Fix random state for test_noisy_artificial_function_loss #977

pacowong · 2020-12-24T16:31:08Z

Types of changes

Docs change / refactoring / dependency upgrade
Bug fix (non-breaking change which fixes an issue)
New feature (non-breaking change which adds functionality)
Breaking change (fix or feature that would cause existing functionality to change)

Motivation and Context / Related issue

Related issue: #966
The goal is to resolve the bugs in random_state management for test_noisy_artificial_function_loss which causes reproducibility issues.
If you want to patch the current system immediately, I can add back np.random.seed(seed) to the test case.

Checklist

The documentation is up-to-date with the changes I made.
I have read the CONTRIBUTING document and completed the CLA (see CLA).
All tests passed, and additional code has been covered with new tests.

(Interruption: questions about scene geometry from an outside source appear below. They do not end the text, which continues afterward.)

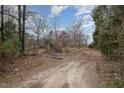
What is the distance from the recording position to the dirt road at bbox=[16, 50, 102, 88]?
582cm

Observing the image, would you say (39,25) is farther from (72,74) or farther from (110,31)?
(110,31)

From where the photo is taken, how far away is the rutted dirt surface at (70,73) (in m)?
5.82

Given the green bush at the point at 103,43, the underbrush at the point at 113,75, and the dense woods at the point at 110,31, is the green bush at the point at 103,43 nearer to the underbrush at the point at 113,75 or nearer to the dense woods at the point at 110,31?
the dense woods at the point at 110,31

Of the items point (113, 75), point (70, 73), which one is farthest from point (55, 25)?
point (113, 75)

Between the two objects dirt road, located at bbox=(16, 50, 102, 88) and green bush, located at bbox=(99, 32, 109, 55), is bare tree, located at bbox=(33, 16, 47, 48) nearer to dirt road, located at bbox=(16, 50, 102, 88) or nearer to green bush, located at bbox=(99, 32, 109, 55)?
dirt road, located at bbox=(16, 50, 102, 88)

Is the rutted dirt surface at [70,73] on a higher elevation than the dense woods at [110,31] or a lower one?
→ lower

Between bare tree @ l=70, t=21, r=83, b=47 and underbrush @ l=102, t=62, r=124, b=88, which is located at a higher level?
bare tree @ l=70, t=21, r=83, b=47

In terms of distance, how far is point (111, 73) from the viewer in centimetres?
584

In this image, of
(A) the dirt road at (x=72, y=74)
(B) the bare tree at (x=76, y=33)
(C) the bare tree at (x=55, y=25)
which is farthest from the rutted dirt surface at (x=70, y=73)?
(C) the bare tree at (x=55, y=25)

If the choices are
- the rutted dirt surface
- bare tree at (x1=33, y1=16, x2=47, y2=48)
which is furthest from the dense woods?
bare tree at (x1=33, y1=16, x2=47, y2=48)

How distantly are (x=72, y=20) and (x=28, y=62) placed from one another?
76cm

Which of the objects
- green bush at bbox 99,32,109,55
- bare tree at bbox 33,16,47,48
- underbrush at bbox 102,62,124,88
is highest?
bare tree at bbox 33,16,47,48
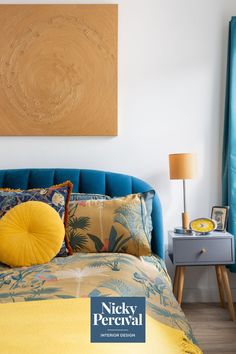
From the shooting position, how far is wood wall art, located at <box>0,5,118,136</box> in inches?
120

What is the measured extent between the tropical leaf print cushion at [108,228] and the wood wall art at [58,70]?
821mm

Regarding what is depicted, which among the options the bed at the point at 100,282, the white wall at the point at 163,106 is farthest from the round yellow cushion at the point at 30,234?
the white wall at the point at 163,106

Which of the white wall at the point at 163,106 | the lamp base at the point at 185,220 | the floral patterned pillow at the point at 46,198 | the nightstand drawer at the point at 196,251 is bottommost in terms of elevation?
the nightstand drawer at the point at 196,251

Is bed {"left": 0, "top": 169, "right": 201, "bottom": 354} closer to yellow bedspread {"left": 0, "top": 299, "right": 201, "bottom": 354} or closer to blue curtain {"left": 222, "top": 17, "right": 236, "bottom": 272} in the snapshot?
yellow bedspread {"left": 0, "top": 299, "right": 201, "bottom": 354}

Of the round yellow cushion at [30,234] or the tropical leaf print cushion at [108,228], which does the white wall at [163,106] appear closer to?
the tropical leaf print cushion at [108,228]

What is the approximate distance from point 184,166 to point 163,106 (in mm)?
560

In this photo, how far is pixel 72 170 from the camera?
295 centimetres

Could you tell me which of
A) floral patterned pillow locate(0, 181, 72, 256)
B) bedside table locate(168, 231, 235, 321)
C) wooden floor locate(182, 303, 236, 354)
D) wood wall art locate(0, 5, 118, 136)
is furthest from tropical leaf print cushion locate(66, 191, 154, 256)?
wood wall art locate(0, 5, 118, 136)

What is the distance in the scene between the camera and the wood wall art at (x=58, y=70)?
9.99 feet

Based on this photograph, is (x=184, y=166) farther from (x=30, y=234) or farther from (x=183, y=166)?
(x=30, y=234)

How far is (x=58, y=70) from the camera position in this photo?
305cm

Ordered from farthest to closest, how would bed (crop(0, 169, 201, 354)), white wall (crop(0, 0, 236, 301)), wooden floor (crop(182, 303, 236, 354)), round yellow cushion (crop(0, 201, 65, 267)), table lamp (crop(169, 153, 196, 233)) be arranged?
white wall (crop(0, 0, 236, 301)) < table lamp (crop(169, 153, 196, 233)) < wooden floor (crop(182, 303, 236, 354)) < round yellow cushion (crop(0, 201, 65, 267)) < bed (crop(0, 169, 201, 354))

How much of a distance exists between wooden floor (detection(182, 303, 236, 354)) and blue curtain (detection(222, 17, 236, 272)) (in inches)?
13.8

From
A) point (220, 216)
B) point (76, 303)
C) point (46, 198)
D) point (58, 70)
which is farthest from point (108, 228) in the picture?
point (58, 70)
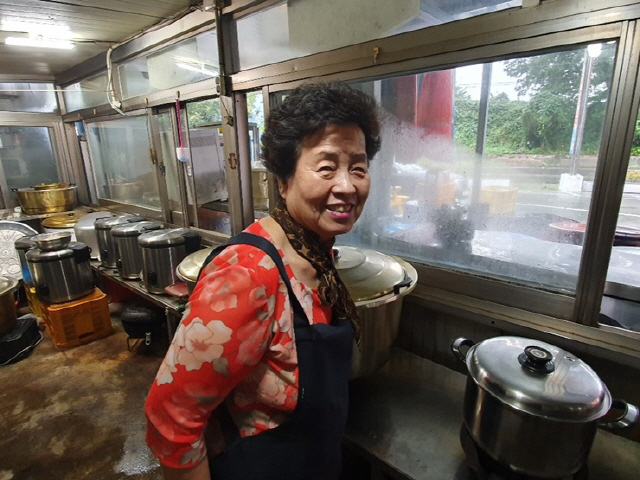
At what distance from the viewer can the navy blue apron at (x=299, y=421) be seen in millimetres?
986

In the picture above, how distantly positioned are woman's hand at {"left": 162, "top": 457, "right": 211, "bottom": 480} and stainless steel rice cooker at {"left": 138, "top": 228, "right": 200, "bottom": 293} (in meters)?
2.33

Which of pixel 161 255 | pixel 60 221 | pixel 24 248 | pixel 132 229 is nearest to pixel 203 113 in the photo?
pixel 132 229

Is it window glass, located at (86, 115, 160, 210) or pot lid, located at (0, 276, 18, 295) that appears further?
window glass, located at (86, 115, 160, 210)

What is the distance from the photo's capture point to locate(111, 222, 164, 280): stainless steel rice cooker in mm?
3387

teytaud · 2020-12-25T16:39:15Z

Thanks! For the bug in "static" CI, just run "black nevergrad" and this should be solved, this is a formatting issue.

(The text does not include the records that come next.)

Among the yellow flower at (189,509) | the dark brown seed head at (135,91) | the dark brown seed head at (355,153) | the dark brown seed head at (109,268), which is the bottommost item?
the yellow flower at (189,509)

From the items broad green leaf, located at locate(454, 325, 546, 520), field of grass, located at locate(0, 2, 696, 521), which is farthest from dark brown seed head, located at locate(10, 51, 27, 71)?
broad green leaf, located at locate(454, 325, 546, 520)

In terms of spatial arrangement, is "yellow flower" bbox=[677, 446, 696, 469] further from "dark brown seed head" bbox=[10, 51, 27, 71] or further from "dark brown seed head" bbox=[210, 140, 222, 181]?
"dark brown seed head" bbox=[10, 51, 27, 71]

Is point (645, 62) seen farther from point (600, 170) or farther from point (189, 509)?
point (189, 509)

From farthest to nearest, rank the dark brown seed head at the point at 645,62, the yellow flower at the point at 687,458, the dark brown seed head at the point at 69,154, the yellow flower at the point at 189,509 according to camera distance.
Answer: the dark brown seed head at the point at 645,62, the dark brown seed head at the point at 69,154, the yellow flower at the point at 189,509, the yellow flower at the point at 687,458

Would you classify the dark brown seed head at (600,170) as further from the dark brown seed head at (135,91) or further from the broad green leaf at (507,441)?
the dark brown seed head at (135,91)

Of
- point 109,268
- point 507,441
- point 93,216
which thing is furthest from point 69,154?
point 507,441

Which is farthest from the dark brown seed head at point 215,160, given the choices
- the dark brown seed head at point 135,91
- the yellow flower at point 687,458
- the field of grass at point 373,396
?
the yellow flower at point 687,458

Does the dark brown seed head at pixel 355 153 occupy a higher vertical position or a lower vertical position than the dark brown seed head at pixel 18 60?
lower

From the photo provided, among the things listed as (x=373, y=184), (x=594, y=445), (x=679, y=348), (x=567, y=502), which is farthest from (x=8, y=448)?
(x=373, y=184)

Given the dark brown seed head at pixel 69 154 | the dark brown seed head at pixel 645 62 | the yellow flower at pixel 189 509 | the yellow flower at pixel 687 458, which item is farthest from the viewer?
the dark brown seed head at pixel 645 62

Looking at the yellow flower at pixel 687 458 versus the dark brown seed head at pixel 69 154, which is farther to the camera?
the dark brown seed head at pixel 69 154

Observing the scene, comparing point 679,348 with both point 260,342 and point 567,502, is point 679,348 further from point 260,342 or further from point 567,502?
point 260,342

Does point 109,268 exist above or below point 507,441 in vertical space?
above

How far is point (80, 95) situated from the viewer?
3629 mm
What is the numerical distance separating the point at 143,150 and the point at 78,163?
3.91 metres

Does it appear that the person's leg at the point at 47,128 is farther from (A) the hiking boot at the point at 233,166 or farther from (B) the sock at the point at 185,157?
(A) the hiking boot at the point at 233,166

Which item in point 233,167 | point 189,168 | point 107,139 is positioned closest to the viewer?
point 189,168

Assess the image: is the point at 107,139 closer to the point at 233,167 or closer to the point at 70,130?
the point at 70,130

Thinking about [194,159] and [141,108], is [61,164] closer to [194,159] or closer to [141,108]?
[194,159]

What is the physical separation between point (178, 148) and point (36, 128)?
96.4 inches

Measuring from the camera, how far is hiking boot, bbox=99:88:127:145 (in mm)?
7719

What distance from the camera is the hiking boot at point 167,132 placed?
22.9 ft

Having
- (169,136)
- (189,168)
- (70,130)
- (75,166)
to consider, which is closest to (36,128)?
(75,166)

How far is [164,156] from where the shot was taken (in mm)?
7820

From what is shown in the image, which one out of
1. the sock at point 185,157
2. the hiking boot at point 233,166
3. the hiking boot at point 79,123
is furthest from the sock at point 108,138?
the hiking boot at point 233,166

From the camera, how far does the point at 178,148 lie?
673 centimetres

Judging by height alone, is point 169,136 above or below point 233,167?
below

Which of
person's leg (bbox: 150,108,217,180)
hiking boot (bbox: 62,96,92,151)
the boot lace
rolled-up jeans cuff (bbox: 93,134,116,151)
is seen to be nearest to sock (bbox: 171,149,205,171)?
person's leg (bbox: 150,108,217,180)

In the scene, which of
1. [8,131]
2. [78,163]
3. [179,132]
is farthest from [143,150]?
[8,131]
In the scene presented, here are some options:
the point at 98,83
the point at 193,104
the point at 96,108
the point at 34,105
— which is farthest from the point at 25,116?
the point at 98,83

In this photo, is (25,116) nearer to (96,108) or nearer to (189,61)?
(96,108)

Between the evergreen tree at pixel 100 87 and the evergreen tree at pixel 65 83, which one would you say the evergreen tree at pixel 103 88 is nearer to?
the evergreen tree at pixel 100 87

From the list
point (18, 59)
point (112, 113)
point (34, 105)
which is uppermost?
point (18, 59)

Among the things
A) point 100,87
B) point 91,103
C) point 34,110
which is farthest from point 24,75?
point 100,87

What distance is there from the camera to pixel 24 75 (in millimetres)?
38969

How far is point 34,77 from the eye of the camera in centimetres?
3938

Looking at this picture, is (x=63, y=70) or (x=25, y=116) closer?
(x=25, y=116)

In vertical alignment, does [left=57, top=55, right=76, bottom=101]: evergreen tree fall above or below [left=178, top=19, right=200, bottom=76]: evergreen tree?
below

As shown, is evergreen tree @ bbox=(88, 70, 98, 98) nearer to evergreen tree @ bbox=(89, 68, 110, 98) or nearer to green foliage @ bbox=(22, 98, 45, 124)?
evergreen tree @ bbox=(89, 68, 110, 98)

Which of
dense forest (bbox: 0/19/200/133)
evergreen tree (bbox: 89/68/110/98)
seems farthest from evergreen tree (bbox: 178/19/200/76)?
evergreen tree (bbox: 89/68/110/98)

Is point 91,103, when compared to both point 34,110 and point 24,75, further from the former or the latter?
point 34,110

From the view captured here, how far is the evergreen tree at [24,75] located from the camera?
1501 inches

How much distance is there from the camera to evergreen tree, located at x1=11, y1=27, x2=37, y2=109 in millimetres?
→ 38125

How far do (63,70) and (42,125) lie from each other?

pacowong · 2020-12-26T14:58:44Z

Merry Christmas! It is necessary to decide if ArtificialVariable is stochastic, which pseudorandom generator should be used. Because it uses utils.Transform which is stochastic. while test cases are set to fixed values. In other words, any change in using the pseudorandom generator will affect the results.

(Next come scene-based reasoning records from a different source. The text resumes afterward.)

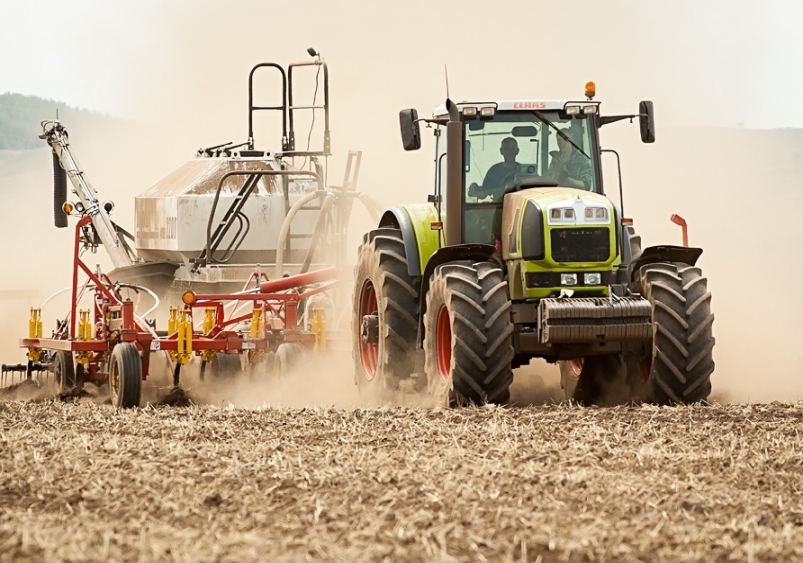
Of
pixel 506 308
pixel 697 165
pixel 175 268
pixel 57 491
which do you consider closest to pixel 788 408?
pixel 506 308

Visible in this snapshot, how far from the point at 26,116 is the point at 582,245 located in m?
79.5

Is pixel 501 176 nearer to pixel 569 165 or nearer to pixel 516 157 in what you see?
pixel 516 157

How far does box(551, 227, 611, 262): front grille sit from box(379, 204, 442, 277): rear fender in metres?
1.20

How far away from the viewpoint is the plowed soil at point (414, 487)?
16.7 ft

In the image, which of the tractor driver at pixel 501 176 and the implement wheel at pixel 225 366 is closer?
the tractor driver at pixel 501 176

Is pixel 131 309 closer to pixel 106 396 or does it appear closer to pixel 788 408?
pixel 106 396

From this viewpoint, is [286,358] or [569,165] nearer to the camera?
[569,165]

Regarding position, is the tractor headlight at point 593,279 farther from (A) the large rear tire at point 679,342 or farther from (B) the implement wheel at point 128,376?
(B) the implement wheel at point 128,376

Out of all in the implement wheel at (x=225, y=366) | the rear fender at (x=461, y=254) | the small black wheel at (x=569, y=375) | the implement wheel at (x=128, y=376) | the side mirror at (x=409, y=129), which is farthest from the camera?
the implement wheel at (x=225, y=366)

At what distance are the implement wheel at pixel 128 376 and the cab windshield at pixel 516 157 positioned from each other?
2902mm

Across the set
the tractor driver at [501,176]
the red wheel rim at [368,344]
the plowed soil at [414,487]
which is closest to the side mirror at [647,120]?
Result: the tractor driver at [501,176]

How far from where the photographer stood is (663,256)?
961 cm

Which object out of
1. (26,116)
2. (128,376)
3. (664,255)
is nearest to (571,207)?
(664,255)

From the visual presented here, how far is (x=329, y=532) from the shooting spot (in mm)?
5332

Until the decision is made, the following statement will be fixed:

if noise_level > 0:
    parametrization.descriptors.deterministic_function = False

teytaud · 2020-12-26T19:46:35Z

Actually there is deterministic_function which means that the function is deterministic and deterministic which means that the function and the transformation are deterministic.

teytaud · 2020-12-26T19:47:20Z

Can you show which bug you are fixing ? This is still unclear to me.

teytaud · 2020-12-26T19:48:40Z

Merry Christmas to all people who have a Christmas or whichever day off you prefer during this time of the year :-)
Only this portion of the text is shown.